00:10:19.840 Our excessive reliance on other services resulted in failures propagating throughout our architecture. Therefore, we must be wary of who we trust—always preparing mitigation strategies for inevitable failures.

00:10:35.680 It’s essential to acknowledge that we might face outages in the services we depend on, be it a cloud provider or a third-party API. When we build our systems, we should lean towards lower dependency rather than a high level of faith in external systems.

00:10:50.800 It's critical to design our approaches so that the system will not fail catastrophically should any component start misbehaving. Many organizations may not be prepared for adopting microservices and the complexities involved.

00:11:07.440 Distribution in systems complicates our architectures, and many teams may not have the necessary skills or knowledge to navigate that complexity.
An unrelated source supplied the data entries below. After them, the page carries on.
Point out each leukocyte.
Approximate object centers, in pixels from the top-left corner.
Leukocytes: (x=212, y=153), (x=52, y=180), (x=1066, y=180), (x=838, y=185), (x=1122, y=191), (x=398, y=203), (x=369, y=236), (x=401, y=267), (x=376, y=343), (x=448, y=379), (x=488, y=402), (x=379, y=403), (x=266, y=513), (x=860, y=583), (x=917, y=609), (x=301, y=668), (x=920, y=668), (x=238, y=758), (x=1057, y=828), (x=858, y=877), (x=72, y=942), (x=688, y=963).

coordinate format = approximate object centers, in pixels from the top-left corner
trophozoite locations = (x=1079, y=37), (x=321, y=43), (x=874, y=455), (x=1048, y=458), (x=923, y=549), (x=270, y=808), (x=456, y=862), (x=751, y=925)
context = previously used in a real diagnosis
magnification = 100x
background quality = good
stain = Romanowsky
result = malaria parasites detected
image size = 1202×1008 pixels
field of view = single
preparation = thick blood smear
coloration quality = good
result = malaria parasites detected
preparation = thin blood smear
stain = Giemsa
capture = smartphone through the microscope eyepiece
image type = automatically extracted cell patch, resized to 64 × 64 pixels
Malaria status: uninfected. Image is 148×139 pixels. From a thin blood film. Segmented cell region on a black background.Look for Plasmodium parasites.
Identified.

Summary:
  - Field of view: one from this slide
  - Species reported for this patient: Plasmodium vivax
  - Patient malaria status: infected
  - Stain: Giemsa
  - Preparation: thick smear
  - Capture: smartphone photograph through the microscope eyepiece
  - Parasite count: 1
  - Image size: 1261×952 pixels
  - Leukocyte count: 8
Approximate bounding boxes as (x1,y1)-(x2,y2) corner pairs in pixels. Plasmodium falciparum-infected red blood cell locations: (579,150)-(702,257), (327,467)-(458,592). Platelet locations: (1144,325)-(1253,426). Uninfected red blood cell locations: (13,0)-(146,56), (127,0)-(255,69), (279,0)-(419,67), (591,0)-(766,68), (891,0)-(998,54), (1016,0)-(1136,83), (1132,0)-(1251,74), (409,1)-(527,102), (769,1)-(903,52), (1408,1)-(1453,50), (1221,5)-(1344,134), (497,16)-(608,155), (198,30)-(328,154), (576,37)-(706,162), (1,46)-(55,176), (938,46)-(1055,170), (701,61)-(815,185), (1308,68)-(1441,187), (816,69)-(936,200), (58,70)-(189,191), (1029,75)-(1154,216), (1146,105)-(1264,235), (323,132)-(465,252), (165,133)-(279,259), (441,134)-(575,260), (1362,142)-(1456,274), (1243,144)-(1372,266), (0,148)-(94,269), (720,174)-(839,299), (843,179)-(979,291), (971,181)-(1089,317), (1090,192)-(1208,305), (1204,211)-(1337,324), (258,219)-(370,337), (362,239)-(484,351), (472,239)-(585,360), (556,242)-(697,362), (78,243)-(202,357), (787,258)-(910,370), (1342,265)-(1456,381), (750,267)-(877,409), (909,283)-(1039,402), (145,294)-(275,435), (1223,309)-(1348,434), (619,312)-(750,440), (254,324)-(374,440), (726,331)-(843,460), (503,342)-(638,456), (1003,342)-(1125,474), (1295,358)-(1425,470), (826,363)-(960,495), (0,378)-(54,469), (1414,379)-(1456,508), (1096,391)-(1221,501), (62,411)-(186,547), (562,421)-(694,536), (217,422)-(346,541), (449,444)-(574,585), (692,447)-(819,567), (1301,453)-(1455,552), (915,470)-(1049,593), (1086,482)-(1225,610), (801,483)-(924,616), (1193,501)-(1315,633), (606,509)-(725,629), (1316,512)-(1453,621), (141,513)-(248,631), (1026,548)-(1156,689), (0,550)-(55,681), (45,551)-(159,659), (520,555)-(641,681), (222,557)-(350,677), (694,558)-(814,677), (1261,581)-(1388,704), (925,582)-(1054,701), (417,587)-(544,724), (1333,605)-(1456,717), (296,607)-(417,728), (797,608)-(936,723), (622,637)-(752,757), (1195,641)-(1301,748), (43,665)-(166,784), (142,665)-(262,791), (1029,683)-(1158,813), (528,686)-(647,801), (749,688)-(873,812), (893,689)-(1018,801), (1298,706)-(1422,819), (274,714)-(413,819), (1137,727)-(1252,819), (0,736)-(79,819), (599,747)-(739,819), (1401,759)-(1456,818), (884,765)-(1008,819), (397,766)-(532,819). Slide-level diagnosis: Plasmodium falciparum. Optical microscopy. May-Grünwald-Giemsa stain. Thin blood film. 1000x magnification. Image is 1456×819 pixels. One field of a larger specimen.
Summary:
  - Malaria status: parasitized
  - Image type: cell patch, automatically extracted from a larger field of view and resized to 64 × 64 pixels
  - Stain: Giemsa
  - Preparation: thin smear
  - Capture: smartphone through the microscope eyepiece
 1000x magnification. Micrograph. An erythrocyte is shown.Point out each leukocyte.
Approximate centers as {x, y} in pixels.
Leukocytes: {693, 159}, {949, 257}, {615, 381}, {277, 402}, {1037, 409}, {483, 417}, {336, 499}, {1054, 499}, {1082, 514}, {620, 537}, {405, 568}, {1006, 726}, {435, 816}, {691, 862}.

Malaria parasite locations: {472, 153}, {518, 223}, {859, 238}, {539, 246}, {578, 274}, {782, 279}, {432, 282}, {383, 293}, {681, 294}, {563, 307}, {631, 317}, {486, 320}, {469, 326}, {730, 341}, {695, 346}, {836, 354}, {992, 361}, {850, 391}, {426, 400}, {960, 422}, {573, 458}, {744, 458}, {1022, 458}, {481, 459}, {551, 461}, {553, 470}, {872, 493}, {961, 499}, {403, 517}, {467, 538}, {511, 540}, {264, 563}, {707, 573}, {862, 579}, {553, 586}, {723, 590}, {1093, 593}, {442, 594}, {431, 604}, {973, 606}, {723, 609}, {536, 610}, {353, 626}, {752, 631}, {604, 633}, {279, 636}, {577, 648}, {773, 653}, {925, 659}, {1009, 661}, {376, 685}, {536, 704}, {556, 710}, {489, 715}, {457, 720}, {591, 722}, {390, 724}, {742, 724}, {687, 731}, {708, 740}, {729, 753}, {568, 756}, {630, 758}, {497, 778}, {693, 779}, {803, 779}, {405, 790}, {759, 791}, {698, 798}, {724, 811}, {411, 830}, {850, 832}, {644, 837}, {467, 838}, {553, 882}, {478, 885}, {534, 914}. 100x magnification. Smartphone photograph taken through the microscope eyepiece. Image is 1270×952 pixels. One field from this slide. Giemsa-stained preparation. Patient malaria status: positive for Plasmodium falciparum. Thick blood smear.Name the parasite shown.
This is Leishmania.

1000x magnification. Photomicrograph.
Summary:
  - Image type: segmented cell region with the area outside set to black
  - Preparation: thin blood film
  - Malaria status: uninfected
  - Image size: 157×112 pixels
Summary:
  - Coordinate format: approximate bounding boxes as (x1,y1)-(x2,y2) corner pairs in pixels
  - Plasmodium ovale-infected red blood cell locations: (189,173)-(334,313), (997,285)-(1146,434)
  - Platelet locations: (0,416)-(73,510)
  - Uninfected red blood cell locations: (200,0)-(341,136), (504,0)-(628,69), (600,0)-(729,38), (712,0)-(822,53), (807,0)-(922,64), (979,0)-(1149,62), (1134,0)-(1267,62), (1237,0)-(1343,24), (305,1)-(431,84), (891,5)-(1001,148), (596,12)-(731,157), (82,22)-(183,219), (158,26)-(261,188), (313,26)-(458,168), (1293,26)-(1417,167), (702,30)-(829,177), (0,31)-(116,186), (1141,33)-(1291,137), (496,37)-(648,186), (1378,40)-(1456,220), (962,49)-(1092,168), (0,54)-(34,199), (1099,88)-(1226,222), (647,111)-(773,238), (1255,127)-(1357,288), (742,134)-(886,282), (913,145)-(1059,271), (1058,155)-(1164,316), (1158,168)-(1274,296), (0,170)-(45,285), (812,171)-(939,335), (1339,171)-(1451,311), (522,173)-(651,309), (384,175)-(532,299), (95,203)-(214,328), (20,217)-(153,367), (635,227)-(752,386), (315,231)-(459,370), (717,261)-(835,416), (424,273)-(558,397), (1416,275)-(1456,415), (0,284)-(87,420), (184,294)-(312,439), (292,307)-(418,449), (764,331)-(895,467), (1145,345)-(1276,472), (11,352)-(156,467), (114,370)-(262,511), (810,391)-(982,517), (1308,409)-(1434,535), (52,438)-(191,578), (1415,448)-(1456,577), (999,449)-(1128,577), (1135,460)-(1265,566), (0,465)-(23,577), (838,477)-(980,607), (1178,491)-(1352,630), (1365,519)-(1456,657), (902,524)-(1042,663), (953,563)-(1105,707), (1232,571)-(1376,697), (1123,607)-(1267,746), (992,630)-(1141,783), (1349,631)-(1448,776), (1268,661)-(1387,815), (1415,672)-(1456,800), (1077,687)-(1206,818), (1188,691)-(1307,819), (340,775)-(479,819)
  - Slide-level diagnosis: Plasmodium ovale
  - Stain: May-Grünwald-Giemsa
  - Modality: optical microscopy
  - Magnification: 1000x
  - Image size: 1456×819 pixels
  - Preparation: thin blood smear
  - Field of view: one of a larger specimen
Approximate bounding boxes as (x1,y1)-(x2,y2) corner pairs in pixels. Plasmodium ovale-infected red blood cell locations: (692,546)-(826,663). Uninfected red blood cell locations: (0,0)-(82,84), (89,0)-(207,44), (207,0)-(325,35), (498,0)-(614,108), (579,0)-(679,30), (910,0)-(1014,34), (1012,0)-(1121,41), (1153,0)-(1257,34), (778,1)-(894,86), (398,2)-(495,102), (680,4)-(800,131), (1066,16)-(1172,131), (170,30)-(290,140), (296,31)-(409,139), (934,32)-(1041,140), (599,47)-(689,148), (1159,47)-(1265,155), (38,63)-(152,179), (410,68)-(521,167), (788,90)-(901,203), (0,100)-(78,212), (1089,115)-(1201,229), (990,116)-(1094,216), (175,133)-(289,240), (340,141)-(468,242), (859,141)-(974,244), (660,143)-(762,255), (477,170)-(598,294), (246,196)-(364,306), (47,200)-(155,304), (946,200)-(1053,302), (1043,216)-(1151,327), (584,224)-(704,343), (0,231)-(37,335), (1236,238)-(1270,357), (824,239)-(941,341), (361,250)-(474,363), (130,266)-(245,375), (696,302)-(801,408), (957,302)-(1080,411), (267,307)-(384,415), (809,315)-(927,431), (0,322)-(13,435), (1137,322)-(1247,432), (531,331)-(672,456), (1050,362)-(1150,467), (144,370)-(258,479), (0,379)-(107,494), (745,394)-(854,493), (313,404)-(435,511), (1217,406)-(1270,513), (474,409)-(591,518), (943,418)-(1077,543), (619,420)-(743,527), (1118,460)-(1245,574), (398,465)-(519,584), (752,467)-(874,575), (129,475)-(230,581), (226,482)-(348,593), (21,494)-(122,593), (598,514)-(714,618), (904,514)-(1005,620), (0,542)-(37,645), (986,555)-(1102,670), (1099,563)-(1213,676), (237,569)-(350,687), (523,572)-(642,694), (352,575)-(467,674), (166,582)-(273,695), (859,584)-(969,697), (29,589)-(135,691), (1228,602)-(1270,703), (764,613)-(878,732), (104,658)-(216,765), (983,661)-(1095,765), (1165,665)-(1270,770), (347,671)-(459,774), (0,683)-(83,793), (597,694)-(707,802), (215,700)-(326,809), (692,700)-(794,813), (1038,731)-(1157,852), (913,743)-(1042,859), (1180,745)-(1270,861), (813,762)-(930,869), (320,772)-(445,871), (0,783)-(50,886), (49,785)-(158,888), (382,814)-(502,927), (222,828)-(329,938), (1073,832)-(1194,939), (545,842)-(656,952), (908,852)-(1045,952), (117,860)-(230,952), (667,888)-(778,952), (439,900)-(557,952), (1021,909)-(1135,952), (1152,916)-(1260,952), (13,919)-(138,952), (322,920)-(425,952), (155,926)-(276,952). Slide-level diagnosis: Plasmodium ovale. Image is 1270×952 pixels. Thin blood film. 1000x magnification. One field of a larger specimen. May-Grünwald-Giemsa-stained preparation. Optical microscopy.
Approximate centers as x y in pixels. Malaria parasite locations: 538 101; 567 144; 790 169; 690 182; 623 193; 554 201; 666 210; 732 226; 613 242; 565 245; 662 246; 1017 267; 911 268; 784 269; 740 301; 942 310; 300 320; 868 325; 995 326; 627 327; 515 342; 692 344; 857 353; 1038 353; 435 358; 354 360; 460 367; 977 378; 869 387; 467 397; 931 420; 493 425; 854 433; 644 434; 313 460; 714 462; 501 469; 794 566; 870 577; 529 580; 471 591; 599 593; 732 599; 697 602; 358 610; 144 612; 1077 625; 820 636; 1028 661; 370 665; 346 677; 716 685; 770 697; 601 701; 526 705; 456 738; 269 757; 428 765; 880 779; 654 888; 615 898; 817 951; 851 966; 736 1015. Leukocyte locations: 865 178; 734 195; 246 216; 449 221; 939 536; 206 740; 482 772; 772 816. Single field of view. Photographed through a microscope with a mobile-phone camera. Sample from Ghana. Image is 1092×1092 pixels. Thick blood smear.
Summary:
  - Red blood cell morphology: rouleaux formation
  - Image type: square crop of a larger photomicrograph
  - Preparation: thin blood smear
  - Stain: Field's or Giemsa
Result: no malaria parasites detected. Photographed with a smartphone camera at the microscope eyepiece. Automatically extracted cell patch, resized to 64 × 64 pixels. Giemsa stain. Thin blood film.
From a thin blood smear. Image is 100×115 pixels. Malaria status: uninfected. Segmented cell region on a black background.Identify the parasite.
This problem can occur in any collaborative environment where dependencies introduce risks.

00:11:25.680 This is not an argument against using dependencies; rather, it is a caution to trust carefully, analyzing who and what we rely on and actively preparing for when failures occur. Ensuring we provide adequate user experience even despite errors is essential.

00:11:42.320 To yield a net positive experience, we should not render service interruptions as standard errors whenever possible. Consider the user experience, whether they are customers or developers interacting with your service.

00:12:00.160 The principle takeaway is to expect failures—this concept is vital and is a critical part of chaos engineering. It's important to approach our software systems with this mindset as we cannot escape failures.

00:12:19.440 The first fundamental step involves establishing good visibility across our systems—not just through logs or error services, but utilizing meaningful metrics that encompass a full view of the extent and scale of failures should they transpire.

00:12:36.560 This practice enables us to preserve and restore customer value when systems break down. Thank you for listening, and if anyone has questions or you're interested in work opportunities, I will be here afterward to chat.

00:12:51.760 You can also access my slides via the link provided. Thank you for coming out!